И валенки, и борода Иоаннов, и очки, и жилет на красной рубашке, в вольтеровом кресле.
"Ира", "Ява" врассыпную! "Эклер" в пачках! –
Марию хожалка обозначила – Трупарева. Писатель Дмитрий Гаврилович Тропаров. При чем – труп? И разве не разлучается слово Тропаров призмой, разлагающей лучи слова, – Тро паров. – Тропа проселков – в рвы! И иначе: вор-а-порт, – ибо порт, где тысячи черных человечков торчат в корчах тюков, не ограблен ли – вором? Или иначе: вор апорт, – яблоки такие апорт, даже не зимняки, ибо умирают в золотую осень. Тропаров: вор-порт: труп. – Это луч, разложенный радугой.
– О, – это, конечно, совсем не то, что молот – серп, прочтенный с конца престолом!
– "Ира", "Ява" врассыпную! "Эклер" в пачках!..

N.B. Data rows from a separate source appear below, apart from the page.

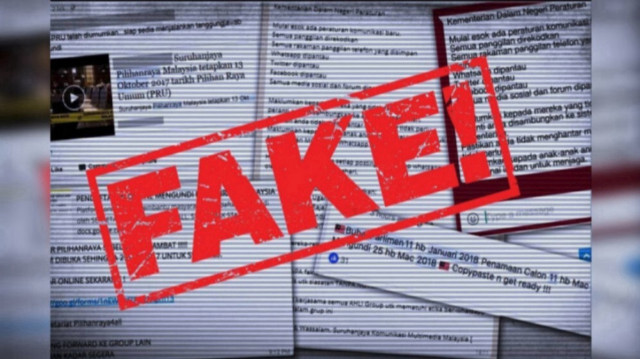 В Кыргызстане начнут штрафовать за распространение фейков в социальных сетях.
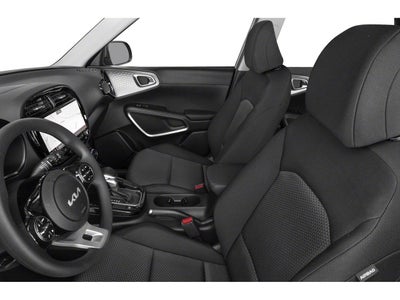 2024 Kia Soul S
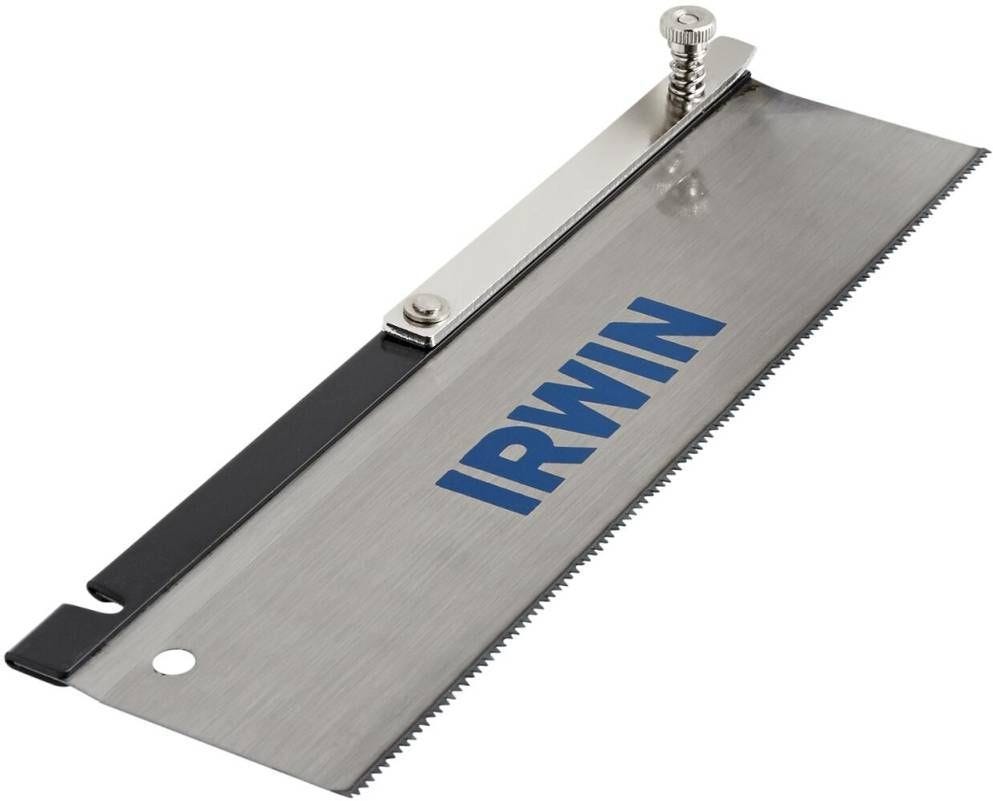 Irwin 2014450 ProTouch Dovetail/Jamb Saw 10-in.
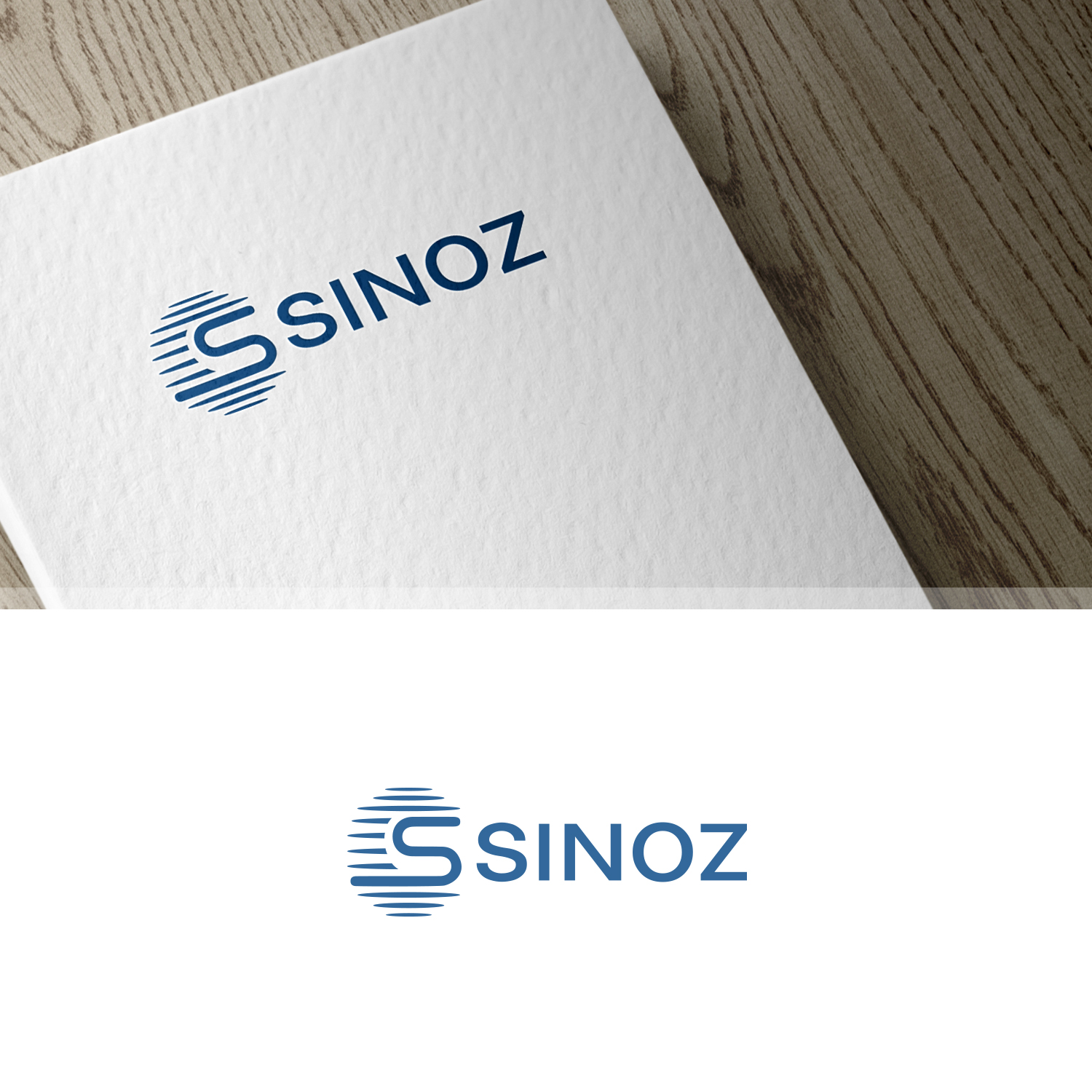 Design de Logo par Maxo-Biz pour Sinoz | Design #21559269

И в Чернышевском переулке, озираясь по сторонам, татарин:
– Шурум-бурум па-купаээм!.. –
– Почему исчезли шарманки?!
Тропаров приехал в Москву по желтой карте Европейской Российской Равнины, Императорского Топографического Департамента издания 15 декабря 1825 года. Первая в России обсерватория (а также зал рапирный навигацкой школы) – праматерь всяческих теодолитов – Сухарева башня. И вся Россия триангулируется: первая в мире вся!
А-ах, если бы, если бы, если бы, –
– если бы уничтожить фурункулез Сухаревки и харчевен, извозчиков, мальчишек с "явой", – Дворец Искусств, – Анну, Наталью, Марию, Тропарова, – бодрую сволочь на Балчуге, – и оставить – больницы, кладбища, Лито, начальника-редактора в телефоне, Кузьму Егоровича, –
– тогда можно было бы, можно было бы тогда всю Москву стриангулировать в сплошную… сплошность!!!
Ведь исчезли уже шарманщики! Ведь нельзя уже поставить точку над и, ибо мы не союз писателей и пишем по новой орфографии!
– И – лирическое отступление, –
– ибо отступление разве преступление, – когда отступление, глупейшее, со всех фронтов, было средством первейшим и первейшей сеппией для –
РСФСР –
– ибо у каждого в кармане разве сердце не ранит – мандат!?.. Ибо каждый разве не рад – глупейшему слову –
ко-ро-ва! – ?!
Вот, советской работнице, совершенно ответственно необычайной, сказать бы:
– Товарищ, вместо квартхоза – не хотите ли свадьбы и тихой прозы – с любимым прекрасным, нежным, в этакой квартирке с хризантемами, с самоварчиком неизбежным, со старыми темами – целомудрия, верности, чадородия, Тургенева? – Ну-ка! Где же любовные муки – на карточках?!
– Впрочем, к черту! Воздух достаточно сперт.